Whether the immigrants come from China, Mexico, or even from the Philippines, their
migration to the United States will have an impact on the nation they left. One reason immigrants
come to the United States is because they believe that they will get better salary because the
money conversion will be in their favor. For one USD, a person will be able to get 6.67 Chinese
yen, 18.79 Mexican pesos, or 47.19 Philippine pesos (Currency Conversion and Latest Exchange
Rates for 90 World Currencies). In 3rd world countries, they may not receive enough money in
order to meet their needs; therefore, some people go abroad to different countries (in the case, the
United States) in order to get more money for the time they work. Then they will send some of
the money back to their families. In a way, this will benefit the economy of the nation these
people left. If they are send money back to their own countries, then that would increase the
money supply within the economy. If this happens, then the interest rates of the economy would
decrease and people would be able to invest more because of the low interest rates. Others may
emigrate because of conflict or to escape persecution and prejudices (Shah, Anup). Some of these
people that emigrate because of these reasons may be skilled and intelligent people. In a way, a
brain drain occurs where they learn many things in their own country and go abroad because

there are better opportunities to earn money given the knowledge they possess (Shah, Anup). In
developing countries, education can be a scarce resource (Shah, Anup). If a brain drain occurs,
this will decrease the human capital in the developing country. This will cause a hindrance in
developing the country into a 1st world country; therefore, the country that the intelligent and
talented people went to will develop even more while the developing country will suffer.

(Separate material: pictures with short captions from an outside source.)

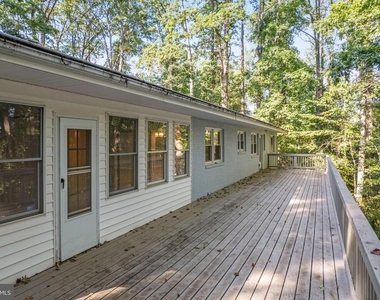 270 Olde Concord Road - Photo Thumbnail 60
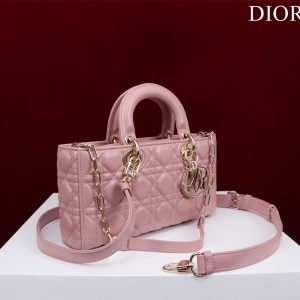 20221205_a1670215565222_8542_jpg medium lady d-joy 26 antique pink lambskin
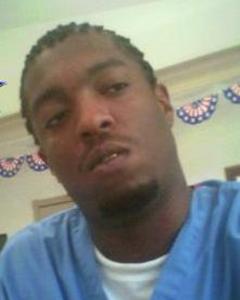 Man, 41. DAMANFORUSTL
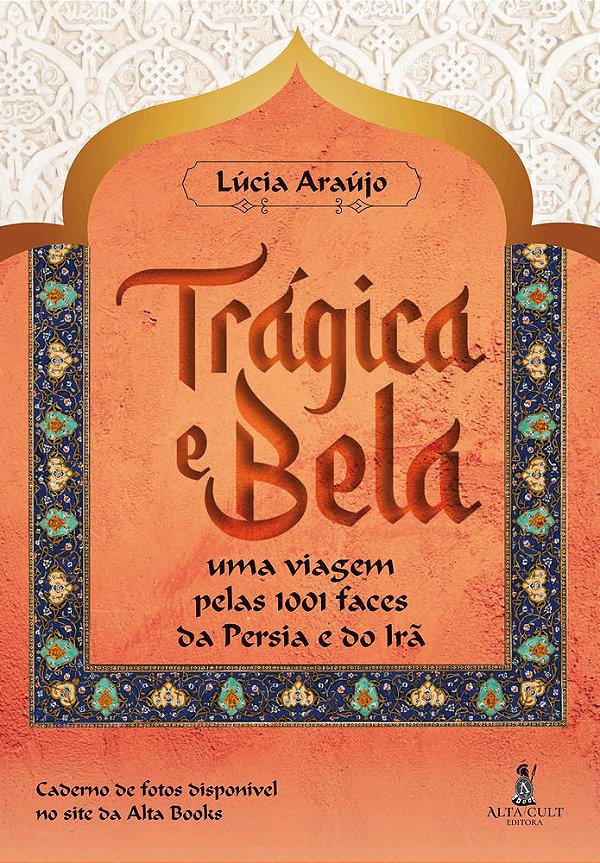 Livro Mágico - 1001 Promoções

From the articles read and examined and from the research done online, immigration does
not directly affect the world community. Immigration mainly affects the recipient country and the
original country when looking on the economic side of things. There are certain benefits and
costs on the recipient and on the original country when examining immigration. It seems like a
simple supply and demand model when looking at immigration. At first glance, we may believe
that there will be lower wages for workers in the recipient countries if immigrants were to work
there; however, it is more complicated than thatthere is not a correlation with immigration and
unemployment (Giving the Facts a Fighting Chance: Addressing Common Questions on
Immigration). We would also see an increase in the unemployment rate for the native-born
workers in the recipient country if there are immigrants because immigrants are sometimes
selected over native-born workers because of their cheap labor; however, this is not that case
immigrants usually take jobs that native-born workers cannot or will not do (Giving the Facts a
Fighting Chance: Addressing Common Questions on Immigration).

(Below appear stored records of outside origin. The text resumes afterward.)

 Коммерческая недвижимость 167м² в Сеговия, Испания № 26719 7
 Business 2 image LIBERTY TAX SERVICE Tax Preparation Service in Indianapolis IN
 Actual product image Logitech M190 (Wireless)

Consequently, there are many consequences regarding immigration. Some of these
consequences are beneficial towards the recipient and original country while other consequences
are costly. It is seen that immigration is not the sole problem of unemployment within the
recipient country: there are other factors involved. There seems to be more beneficial
consequences regarding the economy of the United States when immigrants are allowed within

the borders. Immigrant would readily take jobs that native-born workers cannot or would not do.

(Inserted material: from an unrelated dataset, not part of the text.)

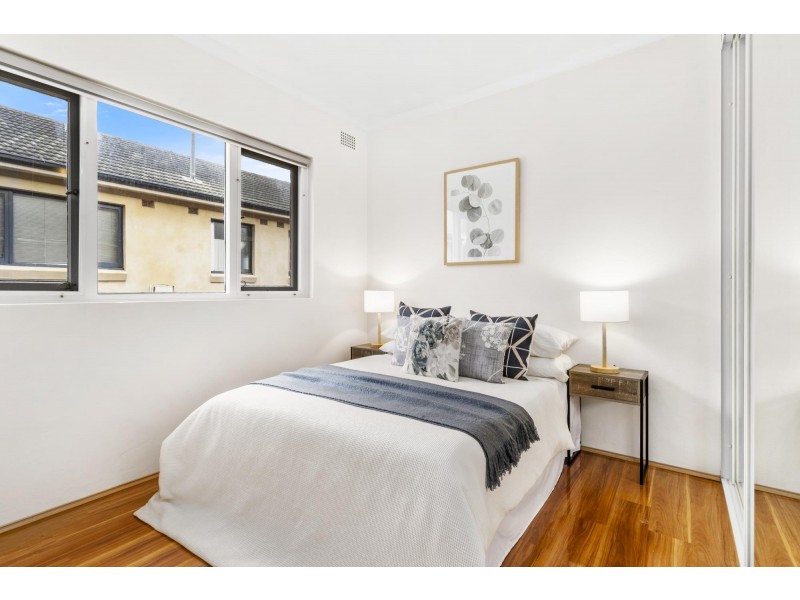 21/7a Bruce Street, Ashfield NSW 2131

This is beyond the simple model of supply and demand: if we see an increase in supply (in this
case, workers), we would see a decrease in their salaries; however, this is not the case: there is
more than meets the eye.

Works Cited

"A Delicate Balance." The Economist. N.p., 11 July 2015. Web. 19 July 2016.
"Blame Mexico!" The Economist. N.p., 18 Aug. 2015. Web. 19 July 2016.
"Currency Conversion and Latest Exchange Rates for 90 World Currencies." N.p., n.d. Web. 26
July 2016.
"Giving the Facts a Fighting Chance: Addressing Common Questions on Immigration."
American Immigration Council. N.p., 14 Dec. 2015. Web. 19 July 2016.
Shah, Anup. "Immigration." Global Issues. N.p., 26 May 2008. Web. 26 July 2016.